No es solo el ciudadano
de a pie el que no puede debatir sus iniciativas. Tampoco pueden hacerlo los
militantes. Los órganos de dirección están muy atentos en abortar cualquier
iniciativa transversal que suponga contactos directos de unas agrupaciones con
otras. No se conoce ninguna rebelión horizontal que haya tenido éxito en el PP.
Hubo una —y famosa— en el PSOE, que terminó con éxito llevando a Zapatero a la
secretaría general no siendo el candidato oficial, aunque sus promotores acabaron
siendo marginados al pactar el nuevo líder con el aparato. La ausencia de
debate caracteriza también a los órganos directivos de los partidos. Por poner
solo un ejemplo ¿cuántas veces ha debatido la Junta Directiva del PP el caso
Bárcenas desde que
estalló el pasado mes de enero? Pues, por lo que parece, ni una sola vez.

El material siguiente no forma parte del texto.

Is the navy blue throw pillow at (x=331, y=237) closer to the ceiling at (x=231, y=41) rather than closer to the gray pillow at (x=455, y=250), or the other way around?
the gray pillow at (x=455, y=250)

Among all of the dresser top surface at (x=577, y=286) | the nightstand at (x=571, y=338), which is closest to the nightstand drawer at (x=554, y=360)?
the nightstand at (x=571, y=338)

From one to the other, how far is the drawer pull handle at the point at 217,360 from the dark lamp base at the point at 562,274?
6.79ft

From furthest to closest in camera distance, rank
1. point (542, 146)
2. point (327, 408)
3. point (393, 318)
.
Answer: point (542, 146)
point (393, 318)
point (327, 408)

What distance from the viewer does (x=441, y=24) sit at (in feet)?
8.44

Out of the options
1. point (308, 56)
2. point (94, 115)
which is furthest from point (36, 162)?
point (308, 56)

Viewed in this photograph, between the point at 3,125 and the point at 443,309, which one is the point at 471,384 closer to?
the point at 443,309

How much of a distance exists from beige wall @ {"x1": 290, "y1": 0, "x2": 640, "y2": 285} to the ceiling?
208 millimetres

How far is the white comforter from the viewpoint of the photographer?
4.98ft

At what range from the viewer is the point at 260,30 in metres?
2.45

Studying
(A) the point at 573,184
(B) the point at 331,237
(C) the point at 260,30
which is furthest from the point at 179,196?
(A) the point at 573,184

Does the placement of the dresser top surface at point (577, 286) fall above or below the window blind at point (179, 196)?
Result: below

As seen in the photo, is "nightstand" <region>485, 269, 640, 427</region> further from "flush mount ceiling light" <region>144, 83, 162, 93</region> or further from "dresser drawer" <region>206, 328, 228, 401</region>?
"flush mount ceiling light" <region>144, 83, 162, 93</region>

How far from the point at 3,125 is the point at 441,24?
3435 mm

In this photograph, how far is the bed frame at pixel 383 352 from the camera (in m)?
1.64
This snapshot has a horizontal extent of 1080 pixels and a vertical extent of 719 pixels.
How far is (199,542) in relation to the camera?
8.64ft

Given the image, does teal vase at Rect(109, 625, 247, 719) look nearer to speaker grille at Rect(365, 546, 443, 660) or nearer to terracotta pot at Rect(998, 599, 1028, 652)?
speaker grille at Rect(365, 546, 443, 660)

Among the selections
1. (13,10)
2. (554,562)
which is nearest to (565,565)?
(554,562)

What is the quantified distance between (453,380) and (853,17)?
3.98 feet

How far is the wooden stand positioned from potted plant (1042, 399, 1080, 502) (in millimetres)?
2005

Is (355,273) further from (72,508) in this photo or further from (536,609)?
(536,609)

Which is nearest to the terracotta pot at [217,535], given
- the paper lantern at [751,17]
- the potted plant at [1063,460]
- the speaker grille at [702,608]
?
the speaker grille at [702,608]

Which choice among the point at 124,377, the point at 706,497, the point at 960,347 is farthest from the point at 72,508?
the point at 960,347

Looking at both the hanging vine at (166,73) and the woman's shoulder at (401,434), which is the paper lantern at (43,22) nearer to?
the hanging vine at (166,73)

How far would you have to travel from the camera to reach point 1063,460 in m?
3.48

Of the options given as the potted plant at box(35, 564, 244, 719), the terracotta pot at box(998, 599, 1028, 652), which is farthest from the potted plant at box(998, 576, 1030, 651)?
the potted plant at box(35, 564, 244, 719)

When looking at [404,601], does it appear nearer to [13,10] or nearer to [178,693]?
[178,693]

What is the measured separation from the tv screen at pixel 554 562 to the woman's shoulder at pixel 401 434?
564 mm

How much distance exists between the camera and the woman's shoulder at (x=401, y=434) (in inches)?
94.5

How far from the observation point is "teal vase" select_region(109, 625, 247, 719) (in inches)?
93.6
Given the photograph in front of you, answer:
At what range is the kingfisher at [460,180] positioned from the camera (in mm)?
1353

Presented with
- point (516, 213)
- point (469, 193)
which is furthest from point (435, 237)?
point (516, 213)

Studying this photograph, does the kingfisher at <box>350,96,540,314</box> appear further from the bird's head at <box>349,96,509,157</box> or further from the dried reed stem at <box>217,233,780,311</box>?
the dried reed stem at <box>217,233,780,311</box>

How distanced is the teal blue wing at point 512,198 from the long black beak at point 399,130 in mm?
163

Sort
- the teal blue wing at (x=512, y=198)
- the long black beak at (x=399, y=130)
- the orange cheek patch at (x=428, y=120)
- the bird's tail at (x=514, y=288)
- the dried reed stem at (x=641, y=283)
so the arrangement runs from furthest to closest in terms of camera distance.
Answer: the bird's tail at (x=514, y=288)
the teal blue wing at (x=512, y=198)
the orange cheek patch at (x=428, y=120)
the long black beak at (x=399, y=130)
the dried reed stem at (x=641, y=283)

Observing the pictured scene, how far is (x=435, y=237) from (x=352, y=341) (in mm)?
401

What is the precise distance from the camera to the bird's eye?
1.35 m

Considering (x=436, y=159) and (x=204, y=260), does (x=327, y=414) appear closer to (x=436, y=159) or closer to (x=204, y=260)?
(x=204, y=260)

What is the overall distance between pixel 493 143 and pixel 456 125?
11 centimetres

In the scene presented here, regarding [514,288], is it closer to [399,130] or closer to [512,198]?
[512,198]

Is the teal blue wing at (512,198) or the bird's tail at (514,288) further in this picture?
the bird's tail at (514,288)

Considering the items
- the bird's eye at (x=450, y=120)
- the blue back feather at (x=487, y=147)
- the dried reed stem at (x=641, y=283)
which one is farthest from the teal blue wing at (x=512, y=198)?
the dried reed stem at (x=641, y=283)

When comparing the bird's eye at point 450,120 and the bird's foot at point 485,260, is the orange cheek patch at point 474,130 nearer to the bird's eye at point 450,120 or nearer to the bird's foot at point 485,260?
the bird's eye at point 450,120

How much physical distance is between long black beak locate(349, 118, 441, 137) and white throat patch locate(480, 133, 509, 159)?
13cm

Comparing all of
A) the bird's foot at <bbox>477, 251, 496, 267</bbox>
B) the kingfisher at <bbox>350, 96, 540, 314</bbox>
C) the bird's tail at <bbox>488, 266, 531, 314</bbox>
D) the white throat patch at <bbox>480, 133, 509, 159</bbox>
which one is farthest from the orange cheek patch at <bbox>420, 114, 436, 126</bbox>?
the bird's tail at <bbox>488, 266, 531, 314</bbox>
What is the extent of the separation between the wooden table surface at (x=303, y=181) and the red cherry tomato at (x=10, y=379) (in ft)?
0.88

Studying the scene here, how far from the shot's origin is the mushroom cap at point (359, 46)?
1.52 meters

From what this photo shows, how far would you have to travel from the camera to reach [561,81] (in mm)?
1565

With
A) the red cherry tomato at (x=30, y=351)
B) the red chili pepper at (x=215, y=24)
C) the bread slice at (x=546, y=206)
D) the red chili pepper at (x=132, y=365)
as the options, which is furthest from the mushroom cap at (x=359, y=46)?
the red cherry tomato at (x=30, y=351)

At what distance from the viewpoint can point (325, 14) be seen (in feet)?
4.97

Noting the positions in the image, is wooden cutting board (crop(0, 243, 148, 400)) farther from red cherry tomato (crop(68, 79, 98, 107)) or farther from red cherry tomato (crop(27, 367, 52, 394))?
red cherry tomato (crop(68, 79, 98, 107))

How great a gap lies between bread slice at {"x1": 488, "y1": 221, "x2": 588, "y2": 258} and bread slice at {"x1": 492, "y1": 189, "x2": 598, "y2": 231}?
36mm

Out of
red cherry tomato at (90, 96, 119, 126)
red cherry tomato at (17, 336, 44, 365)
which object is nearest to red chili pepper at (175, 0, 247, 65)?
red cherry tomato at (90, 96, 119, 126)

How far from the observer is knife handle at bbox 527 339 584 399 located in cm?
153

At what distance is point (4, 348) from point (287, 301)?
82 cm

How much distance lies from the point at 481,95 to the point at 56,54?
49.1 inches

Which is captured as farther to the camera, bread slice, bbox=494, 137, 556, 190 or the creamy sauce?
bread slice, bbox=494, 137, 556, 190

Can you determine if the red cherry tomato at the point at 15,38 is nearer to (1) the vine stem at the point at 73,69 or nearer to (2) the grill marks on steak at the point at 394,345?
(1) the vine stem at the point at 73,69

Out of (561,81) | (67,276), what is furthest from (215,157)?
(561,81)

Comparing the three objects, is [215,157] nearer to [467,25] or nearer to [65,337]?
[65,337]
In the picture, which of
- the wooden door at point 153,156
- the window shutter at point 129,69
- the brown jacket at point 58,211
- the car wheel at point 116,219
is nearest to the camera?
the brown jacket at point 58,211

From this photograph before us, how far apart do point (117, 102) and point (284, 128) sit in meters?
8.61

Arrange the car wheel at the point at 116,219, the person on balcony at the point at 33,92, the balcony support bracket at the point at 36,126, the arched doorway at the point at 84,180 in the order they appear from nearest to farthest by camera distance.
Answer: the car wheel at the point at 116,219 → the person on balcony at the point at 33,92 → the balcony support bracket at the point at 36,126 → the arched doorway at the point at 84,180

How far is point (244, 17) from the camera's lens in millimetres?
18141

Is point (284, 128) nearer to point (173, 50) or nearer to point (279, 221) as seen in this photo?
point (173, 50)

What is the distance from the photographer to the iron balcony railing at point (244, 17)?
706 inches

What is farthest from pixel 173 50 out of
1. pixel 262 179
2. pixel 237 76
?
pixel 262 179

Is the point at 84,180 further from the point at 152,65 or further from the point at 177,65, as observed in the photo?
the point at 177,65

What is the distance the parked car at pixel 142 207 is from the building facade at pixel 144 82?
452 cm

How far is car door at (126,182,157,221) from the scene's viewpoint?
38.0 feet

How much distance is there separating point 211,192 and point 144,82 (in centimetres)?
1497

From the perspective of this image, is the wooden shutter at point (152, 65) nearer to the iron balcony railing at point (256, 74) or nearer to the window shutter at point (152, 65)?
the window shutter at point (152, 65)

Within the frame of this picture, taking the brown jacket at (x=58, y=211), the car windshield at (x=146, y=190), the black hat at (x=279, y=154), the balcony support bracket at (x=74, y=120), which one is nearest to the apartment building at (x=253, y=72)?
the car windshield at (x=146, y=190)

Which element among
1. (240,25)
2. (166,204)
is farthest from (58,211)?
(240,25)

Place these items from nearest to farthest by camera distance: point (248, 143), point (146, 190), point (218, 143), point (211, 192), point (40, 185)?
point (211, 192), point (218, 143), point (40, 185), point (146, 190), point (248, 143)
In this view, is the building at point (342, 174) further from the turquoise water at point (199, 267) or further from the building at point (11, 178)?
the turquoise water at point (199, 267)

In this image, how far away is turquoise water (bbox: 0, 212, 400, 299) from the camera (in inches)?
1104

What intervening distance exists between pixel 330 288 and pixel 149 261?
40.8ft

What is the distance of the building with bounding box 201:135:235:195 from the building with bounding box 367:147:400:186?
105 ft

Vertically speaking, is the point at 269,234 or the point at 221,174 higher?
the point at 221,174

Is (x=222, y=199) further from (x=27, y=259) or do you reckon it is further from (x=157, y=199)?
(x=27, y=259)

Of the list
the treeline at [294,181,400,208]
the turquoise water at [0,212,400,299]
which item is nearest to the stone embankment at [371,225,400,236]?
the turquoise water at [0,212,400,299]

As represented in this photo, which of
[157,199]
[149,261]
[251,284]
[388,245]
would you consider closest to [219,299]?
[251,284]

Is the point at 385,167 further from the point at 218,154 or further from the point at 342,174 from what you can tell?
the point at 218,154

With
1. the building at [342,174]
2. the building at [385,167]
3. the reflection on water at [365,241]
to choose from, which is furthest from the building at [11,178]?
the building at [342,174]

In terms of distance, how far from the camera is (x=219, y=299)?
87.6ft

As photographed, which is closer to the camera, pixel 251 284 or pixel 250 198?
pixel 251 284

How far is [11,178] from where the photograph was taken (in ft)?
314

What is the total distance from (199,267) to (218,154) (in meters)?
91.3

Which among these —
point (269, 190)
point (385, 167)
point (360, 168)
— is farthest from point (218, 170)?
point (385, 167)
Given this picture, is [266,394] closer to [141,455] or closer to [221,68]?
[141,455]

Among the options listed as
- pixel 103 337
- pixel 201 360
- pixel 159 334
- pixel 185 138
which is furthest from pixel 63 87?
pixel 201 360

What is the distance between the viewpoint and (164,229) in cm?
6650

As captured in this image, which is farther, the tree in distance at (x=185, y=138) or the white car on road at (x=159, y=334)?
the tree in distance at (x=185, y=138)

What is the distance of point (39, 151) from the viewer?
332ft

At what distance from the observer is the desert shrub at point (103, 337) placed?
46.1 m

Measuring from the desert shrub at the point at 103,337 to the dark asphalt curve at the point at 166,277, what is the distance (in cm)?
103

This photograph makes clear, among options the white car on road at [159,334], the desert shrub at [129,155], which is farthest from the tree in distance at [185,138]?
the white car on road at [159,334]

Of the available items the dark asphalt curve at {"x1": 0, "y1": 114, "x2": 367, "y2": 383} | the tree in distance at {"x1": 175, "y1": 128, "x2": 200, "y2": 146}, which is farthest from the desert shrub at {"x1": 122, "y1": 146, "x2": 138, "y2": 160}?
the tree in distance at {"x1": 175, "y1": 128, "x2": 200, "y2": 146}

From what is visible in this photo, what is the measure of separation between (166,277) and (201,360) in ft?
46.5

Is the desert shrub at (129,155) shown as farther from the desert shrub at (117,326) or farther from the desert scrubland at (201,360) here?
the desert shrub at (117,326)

Tampoco parece que sea costumbre de este partido —ni de otros— presentar las
cuentas anuales a sus máximos órganos de dirección. Consecuentemente, si no hay
debate tampoco puede haber mecanismos de rendición de cuentas ni de petición de
responsabilidades. El poder de las cúpulas directivas es omnímodo porque es
casi imposible derribarlas y de su voluntad dependen las carreras de los que
militan en los partidos.
Así las cosas y con el
tiempo, a base de cooptación reiterada, se ha consolidado en España una casta
—la llamada “clase política”— de personas que deben su cargo o su empleo al
favor político. Esta casta abarca desde los conserjes de Baltar hasta las más
altas magistraturas colegiadas del Estado, pasando por los miles y miles de
empleados públicos de la Administración central, CC. AA. y CC. LL. nombrados
inicialmente a dedo y consolidados con posterioridad mediante discutibles
procesos de funcionarización, por no hablar de la
miríada de organismos que se han creado con la finalidad de pagar nóminas y
repartir dietas. Unas 300.000 personas sería una estimación prudente del tamaño
de un colectivo que ha acabado replicando las características del caciquismo
español tradicional. El interés particular de esta clase política consiste en
perpetuarse en su actual estado, manteniendo la jerarquía comensalista con la
que accede a las arcas públicas y a la extracción de rentas del sector privado
de la economía mediante la licitación, la contratación y la regulación. De este
modo se configura una élite extractiva que, como todas ellas, resiste
ferozmente a todo cambio que pueda acabar afectando al statu quo, aunque sea de
manera indirecta.
Esta es la razón de
fondo por la que la clase política española no es capaz de articular respuestas
creíbles a la crisis: porque todas estas respuestas requieren reformas
profundas que afectan a su interés particular. Un programa de reformas
coherente y suficiente requiere una visión del futuro y una capacidad de
liderazgo —saber tirar de la sociedad hacia ese futuro— que es totalmente
extraña a nuestro sistema de partidos políticos: el sistema está diseñado para
conseguir la estabilidad a toda costa y, desde este punto de vista, es un
sistema muy eficaz, aunque el precio que se ha pagado en términos de
corrupción, ineficiencia y desmoralización de la sociedad haya sido muy alto.
Pero en la agenda de los tiempos está el cambio, no la estabilidad, y eso el
sistema español no está pensado para hacerlo.
Por esta razón, un
programa reformista tiene que empezar por rediseñar los partidos políticos.
Como se hace en los países constitucionalmente más avanzados, los partidos no
deben autorregularse, sino que deben estar regulados desde fuera, por la ley. Los
partidos son entidades especiales que tienen el monopolio de la representación
política y que se financian principalmente con fondos públicos. La Ley de
Partidos debería exigir a estas instituciones transparencia y democracia
interna con el fin de fomentar el debate, la circulación de ideas y la
competencia entre iniciativas diversas. Así es como funcionan las democracias
de los países de nuestro entorno, el diseño español actual es una anomalía
histórica y geográfica que obstaculiza la salida de la crisis. Hay que
cambiarlo ya.
¿Cabe confiar en que
este cambio se haga de manera espontánea, desde dentro de los propios partidos
políticos? Lamentablemente eso es muy improbable. Tiene que ser la sociedad
civil la que, movilizándose, tome el protagonismo y exija los cambios
necesarios. Si no lo hace, las cosas seguirán empeorando.